* _TASK TO COMPLETE_
Restate the data word for word and leave the images out.

* _SUPPLIED MATERIAL_
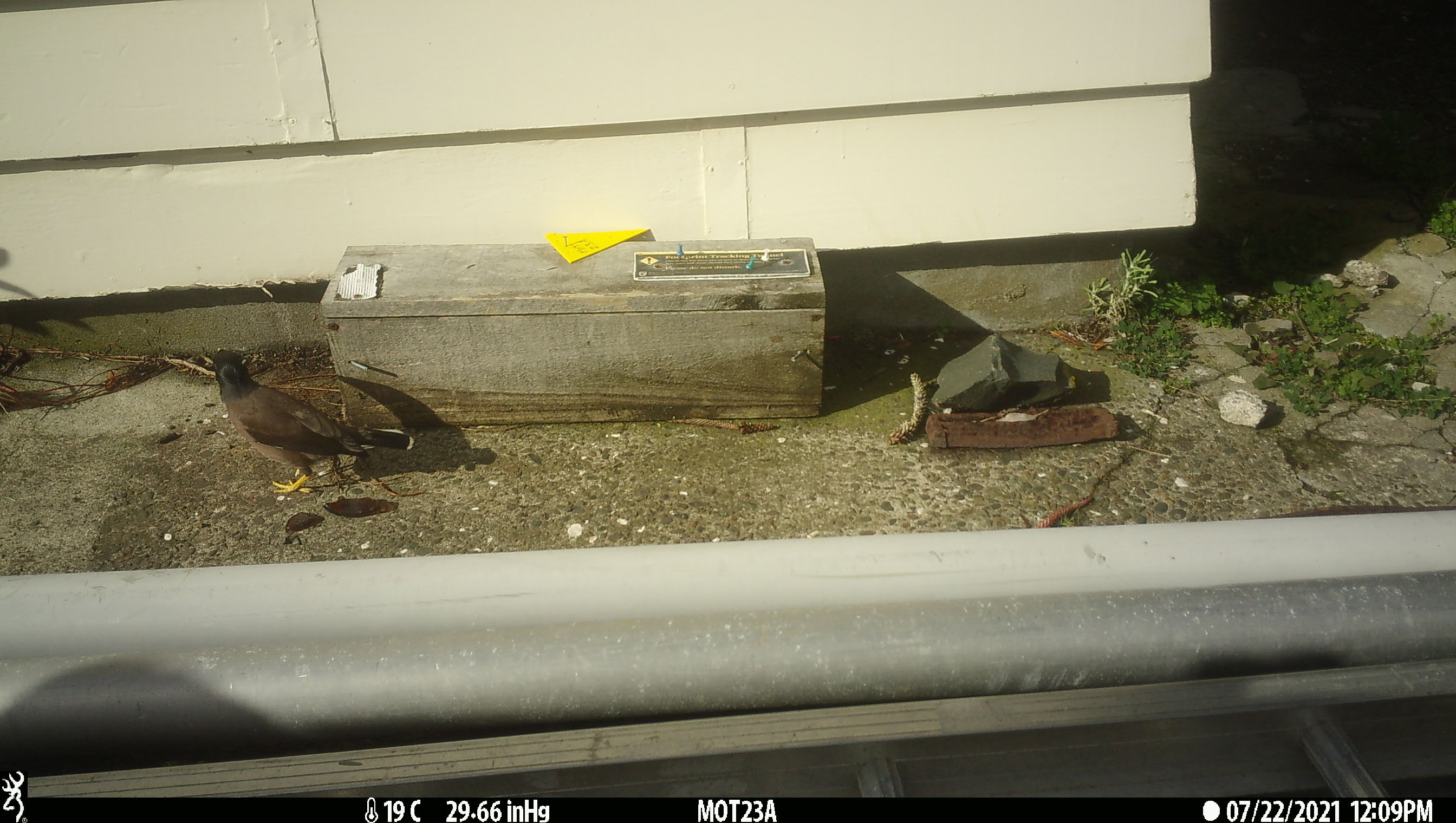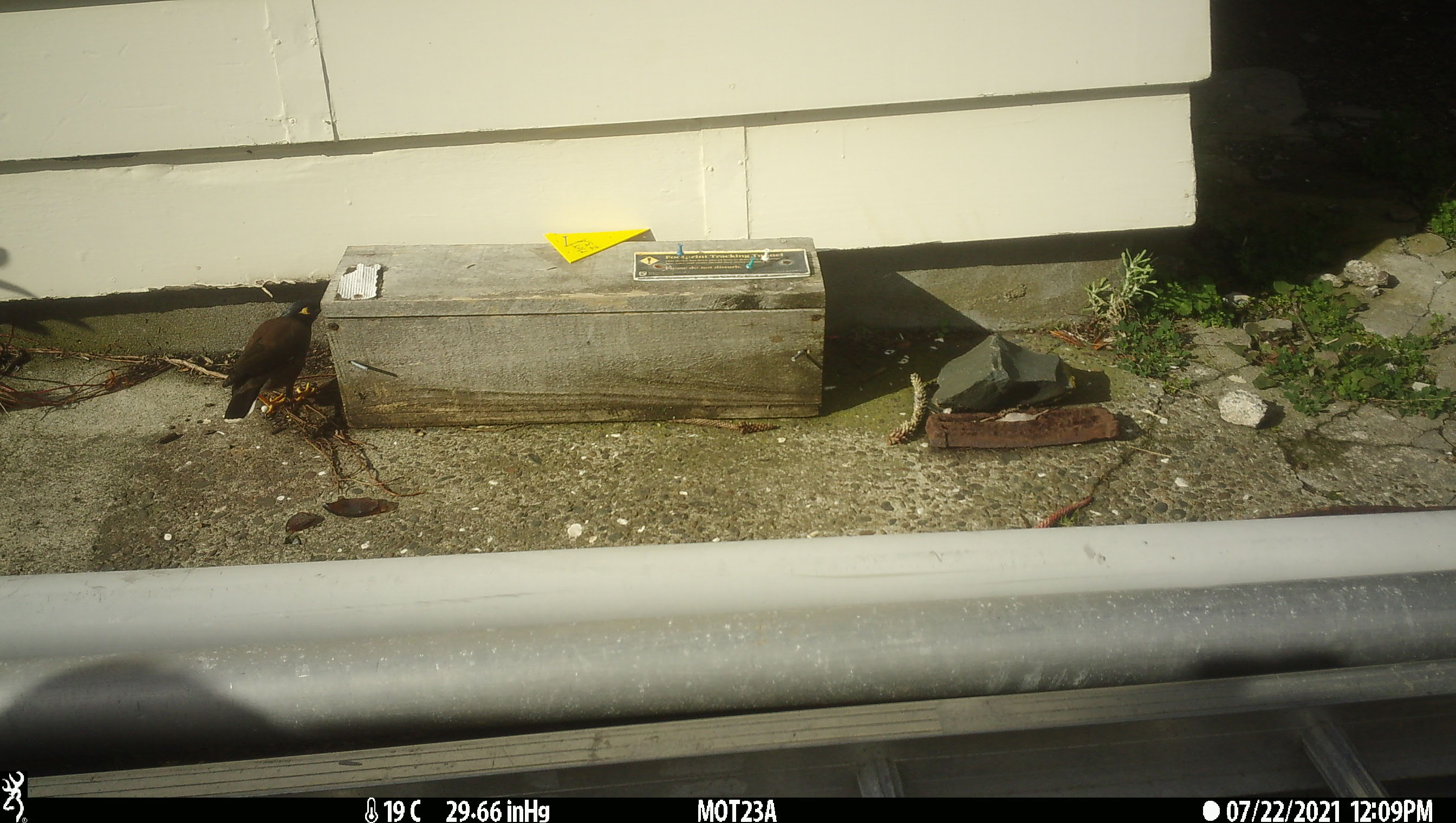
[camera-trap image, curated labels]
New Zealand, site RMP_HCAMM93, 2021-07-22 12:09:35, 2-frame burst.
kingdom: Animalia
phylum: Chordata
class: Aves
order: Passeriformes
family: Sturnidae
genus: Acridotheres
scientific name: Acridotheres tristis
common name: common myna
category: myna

* _EXERCISE SOLUTION_
[camera-trap image, curated labels]
New Zealand, site RMP_HCAMM93, 2021-07-22 12:09:35, 2-frame burst.
kingdom: Animalia
phylum: Chordata
class: Aves
order: Passeriformes
family: Sturnidae
genus: Acridotheres
scientific name: Acridotheres tristis
common name: common myna
category: myna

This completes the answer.